Slow Cooker Oatmeal
This is one of my favorite cold weather breakfasts because I can make a big batch overnight and then freeze the leftovers (see tip below) to use throughout the week. The key to slow cooker oatmeal is using steel cut oats because they will hold up with the long cooking time better than rolled oats, plus they come out incredibly silky and creamy! Top this oatmeal with any of your favorite oatmeal toppings such as nuts, chopped fruit, dried fruit, maple syrup, honey, or brown sugar.
Ingredients
- 2 cups steel cut oats
- 1 3/4 cups milk (use any kind you have) use nut milk for a vegan version
- 1 tsp. pure vanilla extract
- 1/2 tsp. salt
- 1/4 tsp. cinnamon
- 1/4 cup brown sugar optional
Instructions
- Coat the inside of the slow cooker with a light coating of butter or margarine. Combine 8 cups of water with the oats, milk, vanilla, salt, cinnamon, and sugar (if using) in the pot and stir until combined.

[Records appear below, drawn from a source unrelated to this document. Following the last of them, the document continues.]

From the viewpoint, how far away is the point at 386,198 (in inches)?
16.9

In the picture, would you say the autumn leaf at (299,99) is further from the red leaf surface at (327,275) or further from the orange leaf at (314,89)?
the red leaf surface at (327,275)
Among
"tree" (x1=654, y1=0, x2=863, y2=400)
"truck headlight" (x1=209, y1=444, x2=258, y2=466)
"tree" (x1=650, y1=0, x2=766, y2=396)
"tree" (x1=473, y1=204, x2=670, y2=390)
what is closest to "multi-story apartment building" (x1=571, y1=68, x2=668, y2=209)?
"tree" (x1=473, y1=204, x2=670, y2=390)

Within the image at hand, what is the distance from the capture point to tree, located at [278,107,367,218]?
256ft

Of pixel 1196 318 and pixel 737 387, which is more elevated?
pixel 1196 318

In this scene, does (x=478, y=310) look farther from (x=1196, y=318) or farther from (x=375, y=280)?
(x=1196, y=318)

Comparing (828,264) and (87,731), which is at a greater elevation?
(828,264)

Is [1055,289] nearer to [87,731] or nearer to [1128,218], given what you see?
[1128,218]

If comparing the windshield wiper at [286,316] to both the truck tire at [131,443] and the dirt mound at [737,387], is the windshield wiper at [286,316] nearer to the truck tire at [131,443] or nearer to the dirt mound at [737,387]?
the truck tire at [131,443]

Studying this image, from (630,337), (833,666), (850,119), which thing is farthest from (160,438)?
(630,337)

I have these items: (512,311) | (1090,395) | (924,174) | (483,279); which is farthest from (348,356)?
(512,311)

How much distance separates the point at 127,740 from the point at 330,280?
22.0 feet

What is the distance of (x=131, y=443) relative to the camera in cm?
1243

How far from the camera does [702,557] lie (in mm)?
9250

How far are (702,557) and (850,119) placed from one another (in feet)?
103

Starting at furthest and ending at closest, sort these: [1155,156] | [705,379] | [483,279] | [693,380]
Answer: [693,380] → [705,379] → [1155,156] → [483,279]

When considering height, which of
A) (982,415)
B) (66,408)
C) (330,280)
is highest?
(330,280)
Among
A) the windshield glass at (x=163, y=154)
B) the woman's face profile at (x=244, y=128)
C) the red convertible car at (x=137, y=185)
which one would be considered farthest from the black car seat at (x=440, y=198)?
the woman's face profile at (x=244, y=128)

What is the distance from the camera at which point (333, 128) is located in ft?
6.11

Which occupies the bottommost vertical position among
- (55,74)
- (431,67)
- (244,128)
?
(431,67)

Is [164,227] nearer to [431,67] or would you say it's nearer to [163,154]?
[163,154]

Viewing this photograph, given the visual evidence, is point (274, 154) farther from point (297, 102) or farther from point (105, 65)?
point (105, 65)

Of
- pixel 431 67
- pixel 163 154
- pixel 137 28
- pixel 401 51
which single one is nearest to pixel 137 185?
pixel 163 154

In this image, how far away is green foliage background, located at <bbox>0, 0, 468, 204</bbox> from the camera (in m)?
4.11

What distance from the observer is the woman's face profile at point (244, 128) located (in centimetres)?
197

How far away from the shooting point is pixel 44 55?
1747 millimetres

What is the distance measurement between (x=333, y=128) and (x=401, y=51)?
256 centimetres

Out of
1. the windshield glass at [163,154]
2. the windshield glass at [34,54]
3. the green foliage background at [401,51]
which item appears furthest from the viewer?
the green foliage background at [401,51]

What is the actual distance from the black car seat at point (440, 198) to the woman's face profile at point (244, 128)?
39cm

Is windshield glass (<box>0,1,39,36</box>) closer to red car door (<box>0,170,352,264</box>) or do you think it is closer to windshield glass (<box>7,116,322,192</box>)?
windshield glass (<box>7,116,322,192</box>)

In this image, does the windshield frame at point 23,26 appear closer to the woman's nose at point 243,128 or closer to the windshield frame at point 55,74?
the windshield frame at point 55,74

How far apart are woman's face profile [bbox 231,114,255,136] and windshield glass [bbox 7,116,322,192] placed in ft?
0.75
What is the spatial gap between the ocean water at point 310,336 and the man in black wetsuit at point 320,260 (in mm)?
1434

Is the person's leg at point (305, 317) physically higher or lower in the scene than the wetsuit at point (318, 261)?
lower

- Cook on low for 7 to 8 hours. In the morning, serve with toppings of your choice.
Notes
Scramble Flavor Booster: Add more cinnamon, vanilla, and/or the optional brown sugar.
Tip: To freeze the leftovers, spray the inside of muffin tins with cooking spray. Distribute the oatmeal in the muffin tins and put into the freezer for three hours. After three hours, remove the muffin tins and pop the frozen oatmeal out of the cups (you may need to use a butter knife to do this or allow it to thaw for a few minutes). Return the frozen oatmeal to the freezer in a container or Ziploc bag. To reheat the frozen oatmeal, for one serving, place two pieces of the frozen oatmeal into a small saucepan with a little milk and heat on medium until warm, about three minutes. Or reheat in the microwave. Serve with toppings of your choice.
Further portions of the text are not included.